«Архипелаг ГУЛАГ» — очевидно, самая гениальная книга nоn fiction — носит подзаголовок «опыт художественного исследования», а в посвящении говорится:
«Посвящаю
всем, кому не хватило жизни
об этом рассказать. И да простят они мне,
что я не все увидел, не все вспомнил, если
не п р е д у г а д а л все» (Разрядка моя. —
«Не предугадал все»… Конечно, что позволено Юпитеру, не позволено быку… Но мне кажется, что и простым смертным удается иногда кое о чем догадываться. В данном случае мы старались предугадать то, чего не могли знать западные ученые, не пережившие на своей шкуре всех ужасов тоталитаризма. Предугадывали, опираясь на собственный жизненный опыт, совсем в другой стране, в стране победившего социализма.
Какие-то, пусть не столь уж важные, открытия-догадки в «Преступнике номер 1» были.
Западные историки считали, что Гитлер очень мешал немецким генералам вести войну. Однако муж доказал, что в большинстве случаев фюрер в споре с ними оказывался прав. Профессиональные военные не понимали сущность пресловутого блицкрига. Гитлер, не имевший никакого военного образования и не получивший в Первой мировой войне офицерских нашивок, лучше разбирался в той войне, которую он вел…
По-моему, и я кое-что поняла, чего не понимали на Западе: в частности, значение так называемой партийной дисциплины — и еще финальные сцены в бункере под «Имперской канцелярией». И связано это было с фигурой Геббельса. Геббельс — единственный из ближнего круга Гитлера не пытался бежать на Запад. Хотя, казалось бы, у него были наибольшие шансы выжить, ведь он числился всего-навсего министром пропаганды и просвещения. В годы войны в ТАСС я прочла книгу американца Курта Риса, известного разведчика, который, размышляя о послевоенной судьбе Третьего рейха, написал, что уж Геббельс-то наверняка поселится в Штатах и будет издавать там свои мемуары. Но Геббельс надеялся не на милость Запада, а на милость Сталина. Он был самый левый штрассеровец, без пяти минут коммунист. И он желал связаться лично со Сталиным и выдать ему труп Гитлера. Естественно, Сталин на это не пошел. Геббельс перехитрил самого себя — но именно он срежиссировал нелепый спектакль в бункере.
Многое мы осознали и в структуре гитлеровского государства — вернее, догадались… по аналогии.
По достоинству оценили аппаратчика Бормана, которого западные исследователи считали и считают второстепенным персонажем. Мы же в Бормане видели гитлеровского преемника, стопроцентного чинушу.
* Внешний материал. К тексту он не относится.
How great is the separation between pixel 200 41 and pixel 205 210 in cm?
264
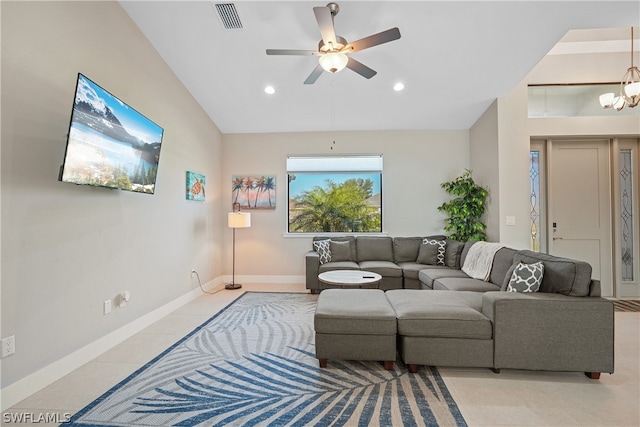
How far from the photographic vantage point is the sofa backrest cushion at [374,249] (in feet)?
16.6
«Преступник номер 1» был нашим любимым детищем. Но жизнь этой книги сложилась убийственно трудно.
Впрочем, биография любимого детища начиналась точно так же, как биография всех книг в послесталинском Советском Союзе, исключая, быть может, книги политических или литературных сановников, то есть номенклатуры.
Перепечатанная на машинке в трех экземплярах и тщательно вычитанная рукопись была уложена в три весьма непрезентабельные канцелярские папки и завязана тесемками, дабы драгоценные листы не рассыпались еще до того, как их оприходуют в соответствующем издательстве, с коим был заключен договор.
Мы с мужем подписали договор с «Политиздатом», уже выпустившим «Двуликого адмирала» (Канариса), — заметим, с «Политиздатом» при ЦК КПСС. Вот кому мы собирались всучить свое крамольное дитя…
Издательство это помещалось в центре Москвы, на Миусской площади — тихой, солидной и относительно безлюдной, в середине которой радовали глаз милый скверик и довольно уродливый памятник Фадееву. В скверике гуляли молодые мамы с колясками.
Относительное безлюдье этого уголка Москвы объяснялось тем, что там разместились только серьезные, духоподъемные учреждения: ничего пошлого вроде магазинов, палаток или, упаси бог, кафе, забегаловок и увеселительных заведений там не было. Следственно, простой народ не шастал туда-сюда. Правда, там находилось и огромное, оставшееся еще с дореволюционных времен, здание Химического института им. Менделеева, но веселых стаек студентов я почему-то не помню.